The way I introduce people to this is not by telling them about the risks of AGI but rather linking them up to specific articles on lesswrong.com or telling them about how the SIAI tries to develop ethical decision making etc.
I’ve grown up in a family of Jehovah’s Witnesses, I know how to start selling bullshit. Not that the SIAI is bullshit, but I’d never use words like ‘Singularity’ while promoting it to people I don’t know.
Many people know about the transhumanist/singularity fraction already and think it is complete nonsense, so I often can only improve their opinion.
There are people teaching on university level that told me I convinced them that he (EY) is to be taken seriously.
What you state is good evidence that you are not one of those too stupid people I was talking about (even though you have managed to not understand what SIAI is saying very well). Thanks for presenting the evidence, and correcting my suspicion that someone on your level of non-comprehension would usually end up doing more harm than good.
Although I personally don’t care much if I’m called stupid, if I think it is justified, I doubt this attitude is very appealing to most people.
Where do you draw the line between being stupid and simply uneducated or uninformed?
I’ve never read up on their program in the first place. When thinking about turning those comments the OP is based on into a top-level post I have been pondering much longer about the title than the rest of what I said until I became too lazy and simply picked the SIAI as punching bag to direct my questions at. I thought it would sufficiently work to steer some emotions. But after all that was most of what it did accomplish, rather than some answers.

◆ **Raw data**
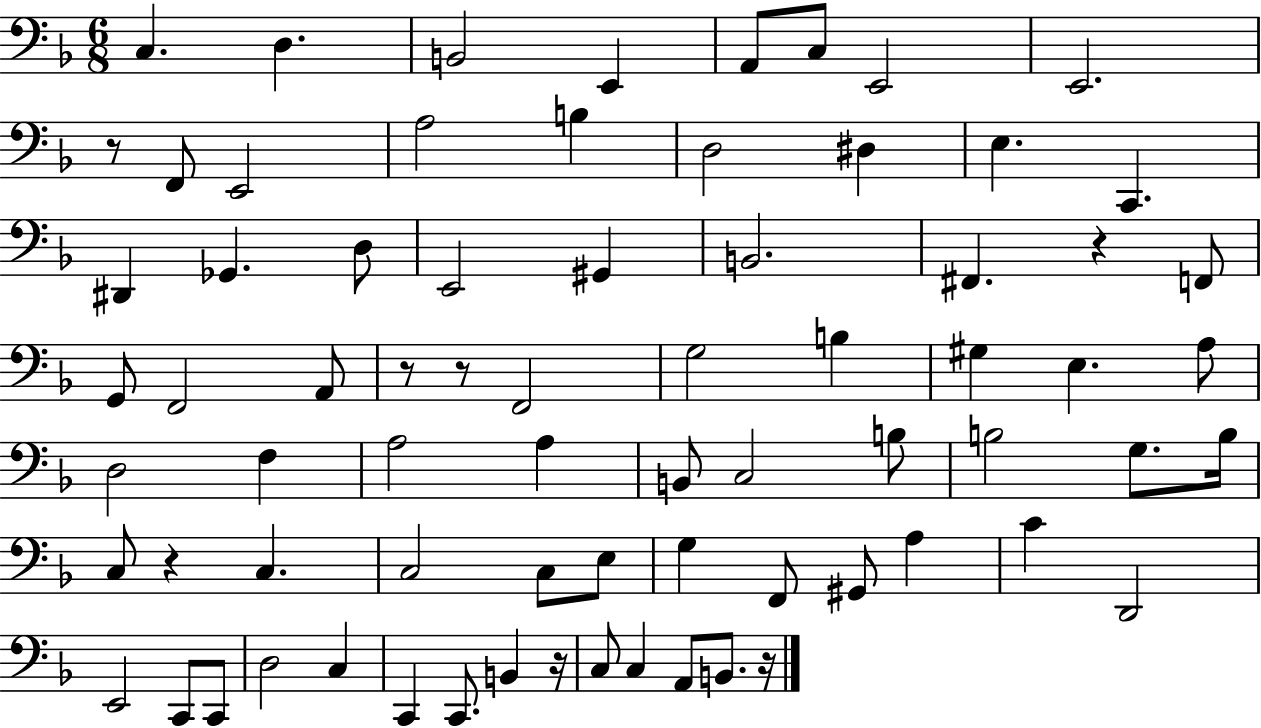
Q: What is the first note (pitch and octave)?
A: C3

◆ **Tasks to complete**
a) Answer these questions about the discussion of promoting the SIAI:
(i) In what kind of family did the writer grow up?
(ii) Which word does the writer say they would never use when promoting the SIAI to people they don't know?
(iii) What did the writer spend longer pondering than the rest of what they said?
b) Rewrite the part of the discussion of promoting the SIAI that opens with the words containing "Many people know" and closes with "to most people.", replacing "nonsense" with "rubbish".
c) Extend the discussion of promoting the SIAI past the point where it stops.
The listing is separate material and is not part of the discussion of promoting the SIAI.

◆ **Task-by-task answers**
a)
(i) A family of Jehovah's Witnesses.
(ii) "Singularity."
(iii) The title.

b)
Many people know about the transhumanist/singularity fraction already and think it is complete rubbish, so I often can only improve their opinion.
There are people teaching on university level that told me I convinced them that he (EY) is to be taken seriously.
What you state is good evidence that you are not one of those too stupid people I was talking about (even though you have managed to not understand what SIAI is saying very well). Thanks for presenting the evidence, and correcting my suspicion that someone on your level of non-comprehension would usually end up doing more harm than good.
Although I personally don’t care much if I’m called stupid, if I think it is justified, I doubt this attitude is very appealing to most people.

c)
What I really was on about was the attitude of many people here, especially regarding the posts related to the Roko-deletion-incident. I was struck by the apparent impact it had. It was not just considered to be worth sacrificing freedom of speech for it but people, including some working for the SIAI, actually had nightmares and suffered psychological trauma. I think I understood the posts and comments, as some told me over private message after inquiring about my knowledge, but however couldn’t believe that something that far would be considered to be reasonably evidence-based to be worried to such an extent.
But inquiring about that would have turned the attention back to the relevant content. And after all I wanted to find out if such reactions are justified before deciding to spread the content anyway.
You admit you’ve never bothered to read up on what SIAI is about in the first place. Don’t be surprised if people don’t have the best possible attitude if despite this you want them to spend a significant amount of time explaining to you personally the very same content that is already available but you just haven’t bothered to read.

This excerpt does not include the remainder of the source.